* _To be done_
Revise the data below, replacing "observation point" with "viewing position" and leaving all else unchanged. Omit the pictures from your answer.

* _Saved entries_
------------------------------------------------

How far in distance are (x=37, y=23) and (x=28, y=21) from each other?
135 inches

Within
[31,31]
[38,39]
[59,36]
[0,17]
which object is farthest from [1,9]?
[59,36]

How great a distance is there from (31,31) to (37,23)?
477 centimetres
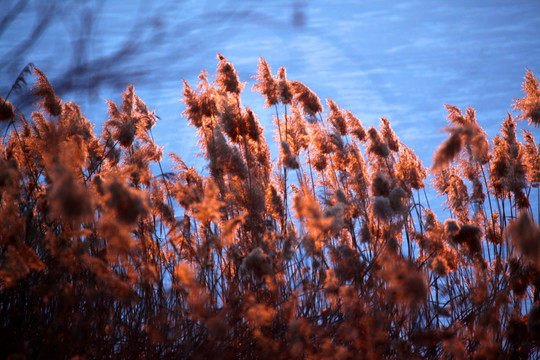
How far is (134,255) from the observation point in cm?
286

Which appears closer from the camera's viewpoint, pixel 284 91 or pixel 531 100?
pixel 531 100

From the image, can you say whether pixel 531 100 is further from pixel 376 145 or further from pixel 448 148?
pixel 448 148

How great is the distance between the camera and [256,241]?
11.1 ft

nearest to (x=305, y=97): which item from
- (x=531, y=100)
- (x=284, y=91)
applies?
(x=284, y=91)

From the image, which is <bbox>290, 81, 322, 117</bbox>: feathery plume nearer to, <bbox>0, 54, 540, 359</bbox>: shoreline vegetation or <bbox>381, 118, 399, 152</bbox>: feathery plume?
<bbox>0, 54, 540, 359</bbox>: shoreline vegetation

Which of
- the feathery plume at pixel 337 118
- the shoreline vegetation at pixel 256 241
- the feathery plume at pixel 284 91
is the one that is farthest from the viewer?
the feathery plume at pixel 337 118

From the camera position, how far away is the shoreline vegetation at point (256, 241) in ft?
6.78

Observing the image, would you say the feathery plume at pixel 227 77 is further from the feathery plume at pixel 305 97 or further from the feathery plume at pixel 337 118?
the feathery plume at pixel 337 118

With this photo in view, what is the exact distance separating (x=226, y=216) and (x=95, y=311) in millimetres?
1435

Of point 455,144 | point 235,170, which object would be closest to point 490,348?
point 455,144

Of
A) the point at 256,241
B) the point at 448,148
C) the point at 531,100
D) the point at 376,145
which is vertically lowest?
the point at 448,148

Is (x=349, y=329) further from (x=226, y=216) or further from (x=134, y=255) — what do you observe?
(x=226, y=216)

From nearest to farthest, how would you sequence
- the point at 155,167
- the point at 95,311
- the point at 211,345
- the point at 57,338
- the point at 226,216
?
the point at 57,338 < the point at 211,345 < the point at 95,311 < the point at 226,216 < the point at 155,167

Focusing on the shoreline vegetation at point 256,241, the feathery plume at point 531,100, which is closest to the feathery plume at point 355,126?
the shoreline vegetation at point 256,241
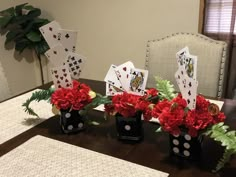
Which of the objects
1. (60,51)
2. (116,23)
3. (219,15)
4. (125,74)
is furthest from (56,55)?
(116,23)

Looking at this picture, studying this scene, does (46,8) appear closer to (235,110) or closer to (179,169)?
(235,110)

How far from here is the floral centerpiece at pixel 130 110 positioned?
1030 millimetres

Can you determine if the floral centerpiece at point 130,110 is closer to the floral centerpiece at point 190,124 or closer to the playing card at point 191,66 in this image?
the floral centerpiece at point 190,124

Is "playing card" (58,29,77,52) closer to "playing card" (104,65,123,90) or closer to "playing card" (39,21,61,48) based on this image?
"playing card" (39,21,61,48)

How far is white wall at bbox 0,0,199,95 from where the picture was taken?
98.4 inches

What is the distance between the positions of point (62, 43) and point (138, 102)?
0.40m

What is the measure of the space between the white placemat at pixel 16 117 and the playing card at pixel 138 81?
1.56 feet

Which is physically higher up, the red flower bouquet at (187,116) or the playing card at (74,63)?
the playing card at (74,63)

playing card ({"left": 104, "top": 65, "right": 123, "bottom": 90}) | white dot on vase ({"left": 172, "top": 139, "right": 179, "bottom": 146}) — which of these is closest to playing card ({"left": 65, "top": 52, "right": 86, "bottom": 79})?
playing card ({"left": 104, "top": 65, "right": 123, "bottom": 90})

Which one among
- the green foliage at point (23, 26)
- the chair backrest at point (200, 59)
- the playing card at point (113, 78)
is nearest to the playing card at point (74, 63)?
the playing card at point (113, 78)

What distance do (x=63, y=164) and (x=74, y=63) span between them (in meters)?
0.44

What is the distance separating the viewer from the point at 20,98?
159cm

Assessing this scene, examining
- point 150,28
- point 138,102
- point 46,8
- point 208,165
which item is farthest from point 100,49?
point 208,165

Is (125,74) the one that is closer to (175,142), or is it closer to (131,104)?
(131,104)
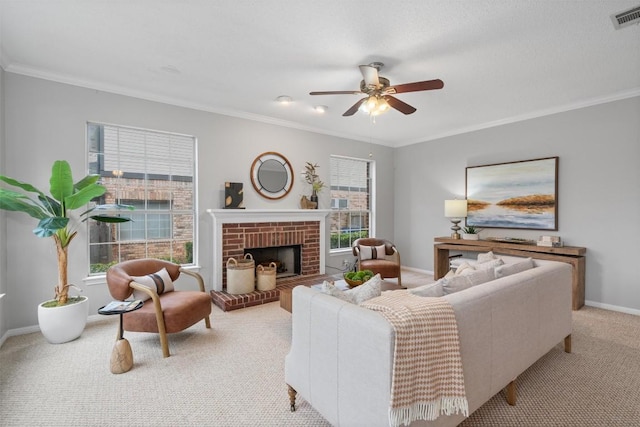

------------------------------------------------

* _Expected answer_
How far in distance are (x=37, y=23) and (x=28, y=21) from each other?
135 inches

Within
[31,31]
[38,39]
[59,36]
[0,17]
which object is farthest from [1,9]?
[59,36]

How great a distance is there from (31,31) to (37,23)?
477 centimetres
How far is (134,255) from the viewing position in cm?
286

Which appears closer from the camera's viewpoint, pixel 284 91 or pixel 531 100?
pixel 531 100

From the image, can you say whether pixel 531 100 is further from pixel 376 145 or further from pixel 448 148?
pixel 448 148

How great is the distance between the camera and [256,241]?
11.1 ft

nearest to (x=305, y=97): which item from
- (x=531, y=100)
- (x=284, y=91)
applies?
(x=284, y=91)

From the image, which is <bbox>290, 81, 322, 117</bbox>: feathery plume nearer to, <bbox>0, 54, 540, 359</bbox>: shoreline vegetation or <bbox>381, 118, 399, 152</bbox>: feathery plume?
<bbox>0, 54, 540, 359</bbox>: shoreline vegetation

Which of
- the feathery plume at pixel 337 118
- the shoreline vegetation at pixel 256 241
- the feathery plume at pixel 284 91
is the one that is farthest from the viewer?
the feathery plume at pixel 337 118

From the camera position, how far away is the shoreline vegetation at point (256, 241) in ft?
6.78

Observing the image, would you say the feathery plume at pixel 227 77 is further from the feathery plume at pixel 305 97 or further from the feathery plume at pixel 337 118?
the feathery plume at pixel 337 118

With this photo in view, what is the exact distance separating (x=226, y=216) and (x=95, y=311) in millimetres?
1435

Of point 455,144 | point 235,170, which object would be closest to point 490,348?
point 455,144

Of
A) the point at 256,241
B) the point at 448,148
C) the point at 531,100
D) the point at 376,145
which is vertically lowest?
the point at 448,148

Is (x=349, y=329) further from (x=226, y=216) or further from (x=134, y=255) — what do you observe?
(x=226, y=216)

From nearest to farthest, how would you sequence
- the point at 155,167
- the point at 95,311
- the point at 211,345
- the point at 57,338
- the point at 226,216
?
the point at 57,338 < the point at 211,345 < the point at 95,311 < the point at 226,216 < the point at 155,167

Focusing on the shoreline vegetation at point 256,241, the feathery plume at point 531,100, which is closest to the feathery plume at point 355,126?
the shoreline vegetation at point 256,241
Which of the objects
1. (60,51)
2. (116,23)
3. (219,15)
4. (125,74)
is furthest from (56,55)?
(116,23)

Looking at this picture, studying this scene, does (46,8) appear closer to (235,110) or closer to (179,169)?
(235,110)

How far from here is the floral centerpiece at pixel 130 110 positioned?
1030 millimetres

Can you determine if the floral centerpiece at point 130,110 is closer to the floral centerpiece at point 190,124 or closer to the playing card at point 191,66 in this image?
the floral centerpiece at point 190,124

Is "playing card" (58,29,77,52) closer to "playing card" (104,65,123,90) or closer to "playing card" (39,21,61,48) based on this image?
"playing card" (39,21,61,48)

How far is white wall at bbox 0,0,199,95 from where the picture was taken?
98.4 inches

What is the distance between the positions of point (62, 43) and point (138, 102)?
0.40m

What is the measure of the space between the white placemat at pixel 16 117 and the playing card at pixel 138 81?
1.56 feet

Which is physically higher up, the red flower bouquet at (187,116) or the playing card at (74,63)?
the playing card at (74,63)

playing card ({"left": 104, "top": 65, "right": 123, "bottom": 90}) | white dot on vase ({"left": 172, "top": 139, "right": 179, "bottom": 146}) — which of these is closest to playing card ({"left": 65, "top": 52, "right": 86, "bottom": 79})?
playing card ({"left": 104, "top": 65, "right": 123, "bottom": 90})

Which one among
- the green foliage at point (23, 26)
- the chair backrest at point (200, 59)
- the playing card at point (113, 78)
is nearest to the playing card at point (74, 63)?
the playing card at point (113, 78)

What distance do (x=63, y=164) and (x=74, y=63) span between them (in meters)?
0.44

What is the distance separating the viewer from the point at 20,98?
159cm

Assessing this scene, examining
- point 150,28
- point 138,102
- point 46,8
- point 208,165
which item is farthest from point 100,49?
point 208,165

Is (125,74) the one that is closer to (175,142), or is it closer to (131,104)?
(131,104)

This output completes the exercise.